OK, let's see if I can explain this thought coherently; I'm fluey and word-deprived.

My poem-obsession of this week - the one that's taken up residence in my brain and started chattering away in the empty spaces between proper thoughts - is Francis Thompson's 'The Kingdom of God'. Especially this bit:

The angels keep their ancient places;–
Turn but a stone, and start a wing!
‘Tis ye, ‘tis your estranged faces,
That miss the many-splendoured thing.
But (when so sad thou canst not sadder)
Cry;– and upon thy so sore loss
Shall shine the traffic of Jacob’s ladder
Pitched betwixt Heaven and Charing Cross.
Yea, in the night, my Soul, my daughter,
Cry;– clinging Heaven by the hems;
And lo, Christ walking on the water
Not of Gennesareth, but Thames!


Good advice - at least, it's working for me. I haven't seen any angels, but... well, something close. Anyway, today is the feast of St Simon and St Jude, two apostles about whom real information is hard to come by. Everyone knows St Jude, patron saint of hopeless causes (what is it about that which so attracts the imagination?), but St Simon is even more obscure than his obscure companion. The Catholic Encyclopedia entry on him notes what little information there is.

One of the less credible legends about him claims he was martyred at Caistor, in Lincolnshire.

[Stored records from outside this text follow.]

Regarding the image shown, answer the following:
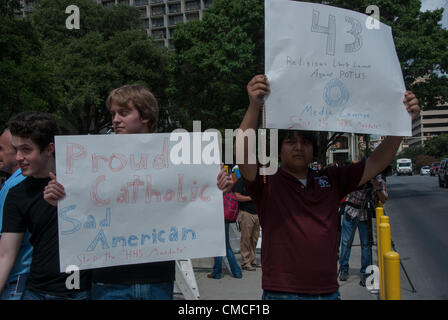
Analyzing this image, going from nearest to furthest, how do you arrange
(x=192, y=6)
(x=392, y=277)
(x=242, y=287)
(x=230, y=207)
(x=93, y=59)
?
(x=392, y=277)
(x=242, y=287)
(x=230, y=207)
(x=93, y=59)
(x=192, y=6)

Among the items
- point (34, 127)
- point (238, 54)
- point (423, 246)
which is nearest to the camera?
point (34, 127)

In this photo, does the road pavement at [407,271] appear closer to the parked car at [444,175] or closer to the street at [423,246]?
the street at [423,246]


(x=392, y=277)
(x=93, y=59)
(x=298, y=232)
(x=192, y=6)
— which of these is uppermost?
(x=192, y=6)

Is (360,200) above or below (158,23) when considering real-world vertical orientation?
below

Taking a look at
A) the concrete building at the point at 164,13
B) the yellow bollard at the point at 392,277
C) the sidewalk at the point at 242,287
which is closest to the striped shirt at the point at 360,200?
the sidewalk at the point at 242,287

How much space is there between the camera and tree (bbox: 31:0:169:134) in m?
26.6

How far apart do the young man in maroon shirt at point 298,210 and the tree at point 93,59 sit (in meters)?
24.0

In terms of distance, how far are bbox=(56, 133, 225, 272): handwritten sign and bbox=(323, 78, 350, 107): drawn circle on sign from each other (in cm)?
66

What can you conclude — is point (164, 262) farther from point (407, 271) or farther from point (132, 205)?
point (407, 271)

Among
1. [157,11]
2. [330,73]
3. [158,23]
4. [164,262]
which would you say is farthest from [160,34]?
[164,262]

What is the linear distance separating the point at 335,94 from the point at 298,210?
0.67m

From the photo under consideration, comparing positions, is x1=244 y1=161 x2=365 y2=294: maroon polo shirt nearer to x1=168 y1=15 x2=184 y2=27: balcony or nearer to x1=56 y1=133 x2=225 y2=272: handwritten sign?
x1=56 y1=133 x2=225 y2=272: handwritten sign

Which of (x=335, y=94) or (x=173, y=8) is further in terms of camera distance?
(x=173, y=8)

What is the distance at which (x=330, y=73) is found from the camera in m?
2.25
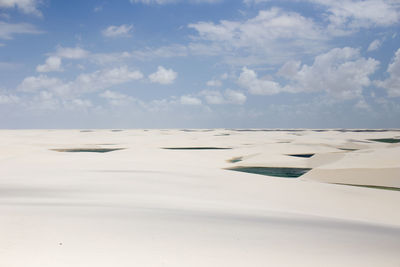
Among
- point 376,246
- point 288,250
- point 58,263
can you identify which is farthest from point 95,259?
point 376,246

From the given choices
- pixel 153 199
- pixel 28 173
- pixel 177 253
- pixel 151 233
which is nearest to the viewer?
pixel 177 253

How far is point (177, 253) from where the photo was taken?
17.7ft

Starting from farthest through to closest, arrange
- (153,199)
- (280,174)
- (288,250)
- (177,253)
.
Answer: (280,174) < (153,199) < (288,250) < (177,253)

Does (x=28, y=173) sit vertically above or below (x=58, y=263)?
above

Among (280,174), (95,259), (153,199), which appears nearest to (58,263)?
(95,259)

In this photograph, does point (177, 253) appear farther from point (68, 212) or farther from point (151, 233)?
point (68, 212)

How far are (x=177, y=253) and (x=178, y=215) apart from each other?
2.79 metres

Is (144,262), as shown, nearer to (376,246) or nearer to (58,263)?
(58,263)

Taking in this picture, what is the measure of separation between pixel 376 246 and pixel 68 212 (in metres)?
6.23

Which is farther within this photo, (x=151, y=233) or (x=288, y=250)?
(x=151, y=233)

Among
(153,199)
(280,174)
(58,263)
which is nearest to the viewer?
(58,263)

By 'less credible' I mean 'absurd'. I'm sure this is a real legend because the internet says so, but I can't find a citation which explains where it might have been recorded; however, it sounds medieval, so I'm going with that. This is what an online history of Caistor says:

"Simon Zelotes was one of the original twelve disciples of Christ. His first visit to Britain was reportedly in the year 44 A.D. during the Claudian War. Evidently his stay was short at this time and he returned to the continent.

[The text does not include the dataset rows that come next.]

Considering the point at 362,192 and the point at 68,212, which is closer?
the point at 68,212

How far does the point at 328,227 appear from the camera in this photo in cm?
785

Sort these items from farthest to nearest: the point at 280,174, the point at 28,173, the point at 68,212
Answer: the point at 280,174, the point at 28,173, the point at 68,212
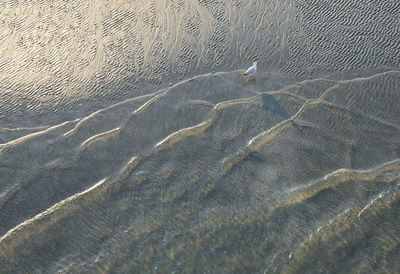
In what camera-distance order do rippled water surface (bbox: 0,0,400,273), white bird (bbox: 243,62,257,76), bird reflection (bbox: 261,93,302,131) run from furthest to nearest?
white bird (bbox: 243,62,257,76) < bird reflection (bbox: 261,93,302,131) < rippled water surface (bbox: 0,0,400,273)

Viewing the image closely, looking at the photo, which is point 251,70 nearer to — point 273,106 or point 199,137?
point 273,106

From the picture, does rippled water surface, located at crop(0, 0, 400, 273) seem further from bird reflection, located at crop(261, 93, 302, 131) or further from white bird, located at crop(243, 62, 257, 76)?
white bird, located at crop(243, 62, 257, 76)

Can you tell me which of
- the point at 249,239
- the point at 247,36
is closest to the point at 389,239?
the point at 249,239

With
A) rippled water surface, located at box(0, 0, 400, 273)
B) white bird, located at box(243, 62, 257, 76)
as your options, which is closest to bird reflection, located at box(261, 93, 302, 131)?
rippled water surface, located at box(0, 0, 400, 273)

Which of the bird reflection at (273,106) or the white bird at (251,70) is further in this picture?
the white bird at (251,70)

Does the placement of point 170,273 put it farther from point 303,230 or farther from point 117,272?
point 303,230

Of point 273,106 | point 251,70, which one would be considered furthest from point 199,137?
point 251,70

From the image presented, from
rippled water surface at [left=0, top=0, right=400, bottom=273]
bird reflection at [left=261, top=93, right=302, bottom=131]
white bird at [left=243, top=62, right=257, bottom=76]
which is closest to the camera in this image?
rippled water surface at [left=0, top=0, right=400, bottom=273]

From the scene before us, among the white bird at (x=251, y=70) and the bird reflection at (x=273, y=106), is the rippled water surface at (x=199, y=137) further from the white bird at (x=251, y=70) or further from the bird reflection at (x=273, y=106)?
the white bird at (x=251, y=70)

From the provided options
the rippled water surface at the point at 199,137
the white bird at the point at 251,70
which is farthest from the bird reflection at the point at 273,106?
the white bird at the point at 251,70
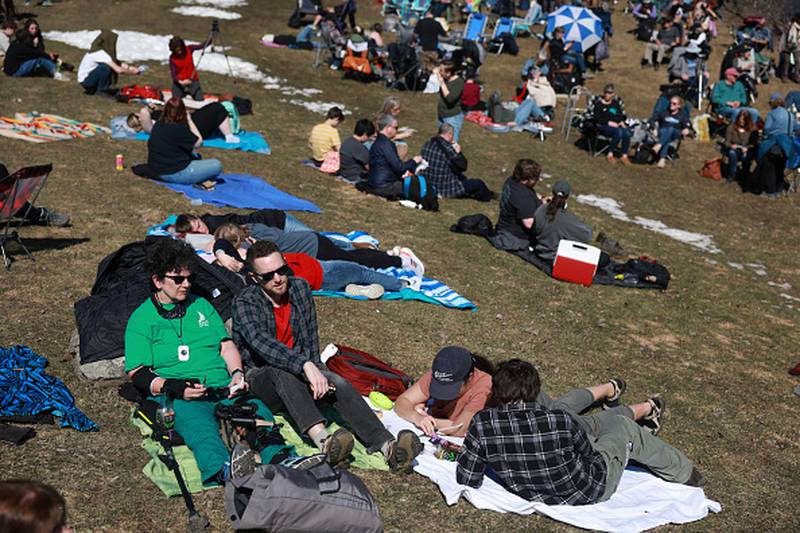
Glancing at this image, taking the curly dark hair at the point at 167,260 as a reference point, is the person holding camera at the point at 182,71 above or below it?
below

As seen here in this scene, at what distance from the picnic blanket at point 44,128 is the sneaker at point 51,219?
13.3 ft

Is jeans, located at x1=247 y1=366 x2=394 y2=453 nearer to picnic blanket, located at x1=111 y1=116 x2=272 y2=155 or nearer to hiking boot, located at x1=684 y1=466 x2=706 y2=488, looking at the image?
hiking boot, located at x1=684 y1=466 x2=706 y2=488

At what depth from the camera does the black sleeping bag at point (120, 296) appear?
7.10m

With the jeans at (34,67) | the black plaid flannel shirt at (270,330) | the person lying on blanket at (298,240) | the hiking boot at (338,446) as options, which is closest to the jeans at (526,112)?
the jeans at (34,67)

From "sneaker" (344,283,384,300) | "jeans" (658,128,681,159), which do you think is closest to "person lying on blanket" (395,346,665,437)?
"sneaker" (344,283,384,300)

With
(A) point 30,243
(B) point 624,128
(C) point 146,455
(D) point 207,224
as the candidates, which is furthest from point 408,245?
(B) point 624,128

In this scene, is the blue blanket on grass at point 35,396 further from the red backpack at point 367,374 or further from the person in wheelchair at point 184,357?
the red backpack at point 367,374

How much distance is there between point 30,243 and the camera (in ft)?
32.8

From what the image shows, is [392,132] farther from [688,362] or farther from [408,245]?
[688,362]

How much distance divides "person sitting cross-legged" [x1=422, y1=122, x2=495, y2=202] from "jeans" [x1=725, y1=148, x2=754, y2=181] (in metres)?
6.81

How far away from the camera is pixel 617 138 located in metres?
19.0

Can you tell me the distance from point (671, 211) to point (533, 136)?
15.3 feet

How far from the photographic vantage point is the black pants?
1008cm

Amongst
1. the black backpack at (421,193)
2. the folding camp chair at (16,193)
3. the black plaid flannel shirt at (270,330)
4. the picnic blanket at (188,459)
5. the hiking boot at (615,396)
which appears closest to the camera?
the picnic blanket at (188,459)
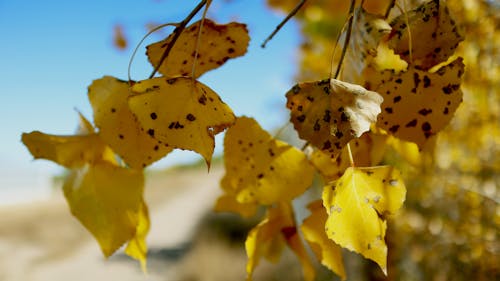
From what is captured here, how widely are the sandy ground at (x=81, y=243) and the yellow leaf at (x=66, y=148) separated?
2296 mm

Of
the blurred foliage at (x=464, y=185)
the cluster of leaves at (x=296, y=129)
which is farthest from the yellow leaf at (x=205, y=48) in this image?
the blurred foliage at (x=464, y=185)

In 60 A.D. Simon was recruited by Joseph of Arimathea in Gaul at the beginning of the Boudicean War. Simon arrived in Britain during the first year of the Boudicean War (60 A.D.) when the whole island was convulsed in a deep, burning anger against the Romans.

It is recorded that Simon was unusually bold and fearless, as his name implies. In spite of the turmoil seething through Britain during the Boudicean War, Simon openly defied the Edict of Paulinus, and the brutal Catus Decianus, to destroy anything and anyone Christian.

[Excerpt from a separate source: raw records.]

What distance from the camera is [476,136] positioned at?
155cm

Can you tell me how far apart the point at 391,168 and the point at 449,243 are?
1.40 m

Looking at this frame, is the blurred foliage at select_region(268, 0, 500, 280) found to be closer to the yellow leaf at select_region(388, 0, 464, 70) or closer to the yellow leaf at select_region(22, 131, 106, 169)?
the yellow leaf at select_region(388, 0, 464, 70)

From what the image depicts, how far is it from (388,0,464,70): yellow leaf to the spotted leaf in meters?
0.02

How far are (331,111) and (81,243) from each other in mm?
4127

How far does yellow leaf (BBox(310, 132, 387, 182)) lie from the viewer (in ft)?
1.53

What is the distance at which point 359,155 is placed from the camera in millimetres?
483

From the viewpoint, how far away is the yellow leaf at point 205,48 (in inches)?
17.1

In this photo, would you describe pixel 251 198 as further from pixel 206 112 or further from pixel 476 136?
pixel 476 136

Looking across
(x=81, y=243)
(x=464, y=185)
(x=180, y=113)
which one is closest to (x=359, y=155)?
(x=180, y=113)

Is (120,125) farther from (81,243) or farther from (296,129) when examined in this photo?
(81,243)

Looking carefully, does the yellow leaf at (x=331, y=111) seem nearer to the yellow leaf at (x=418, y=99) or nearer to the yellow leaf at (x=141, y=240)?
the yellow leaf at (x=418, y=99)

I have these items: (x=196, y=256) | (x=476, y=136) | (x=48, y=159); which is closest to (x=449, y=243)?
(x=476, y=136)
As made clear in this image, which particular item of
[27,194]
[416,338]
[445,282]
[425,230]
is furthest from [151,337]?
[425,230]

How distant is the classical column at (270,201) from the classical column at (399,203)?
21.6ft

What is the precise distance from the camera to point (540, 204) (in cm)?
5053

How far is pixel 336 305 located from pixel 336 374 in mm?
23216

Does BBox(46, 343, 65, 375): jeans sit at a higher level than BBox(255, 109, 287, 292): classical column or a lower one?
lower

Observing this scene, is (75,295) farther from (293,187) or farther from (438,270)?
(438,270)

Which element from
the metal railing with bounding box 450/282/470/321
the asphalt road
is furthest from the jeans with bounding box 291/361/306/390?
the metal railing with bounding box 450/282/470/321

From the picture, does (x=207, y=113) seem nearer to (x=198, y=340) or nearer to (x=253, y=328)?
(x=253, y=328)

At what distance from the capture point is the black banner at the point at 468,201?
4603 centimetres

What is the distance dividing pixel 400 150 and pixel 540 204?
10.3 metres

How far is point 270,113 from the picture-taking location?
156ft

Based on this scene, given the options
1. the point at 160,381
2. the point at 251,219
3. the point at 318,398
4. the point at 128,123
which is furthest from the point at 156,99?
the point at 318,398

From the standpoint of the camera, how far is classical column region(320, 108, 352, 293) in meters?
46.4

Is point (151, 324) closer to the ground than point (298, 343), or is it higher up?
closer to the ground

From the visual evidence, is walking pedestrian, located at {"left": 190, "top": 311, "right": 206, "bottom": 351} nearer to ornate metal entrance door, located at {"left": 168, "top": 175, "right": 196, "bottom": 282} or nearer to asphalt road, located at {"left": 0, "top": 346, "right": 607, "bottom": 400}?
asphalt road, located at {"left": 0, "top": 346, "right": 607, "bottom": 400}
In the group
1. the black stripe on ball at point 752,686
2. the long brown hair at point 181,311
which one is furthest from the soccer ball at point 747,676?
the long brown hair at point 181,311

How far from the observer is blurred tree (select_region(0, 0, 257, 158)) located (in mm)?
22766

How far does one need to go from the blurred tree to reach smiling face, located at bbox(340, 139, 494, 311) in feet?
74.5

Simon decided to conduct his work in the eastern part of the Island. This section of Britain was the most sparsely inhabited by the native Britons and consequently more heavily populated by the Romans. He was far beyond the strong protective shield of the Silurian arms in the south and the powerful northern Yorkshire Celts. In this dangerous territory Simon Zelotes was definitely on his own...The evangelizing mission of Simon was short-lived. He was finally arrested under the orders of Catus Decianus. As usual his trial was a mockery. He was condemned to death and was crucified by the Romans at Caistor, Lincolnshire, and buried there on 10 May, 61 A.D."

This is nonsense, of course, but in the light of Francis Thompson and medieval imagination, which I've written about before (and it's complete coincidence that that post also mentions Caistor, perhaps the only two occasions in my life I've given any thought to the place): anyway, in that light, I have to praise a religious mind which can conceive of apostles martyred, not in Edessa, but the Fens.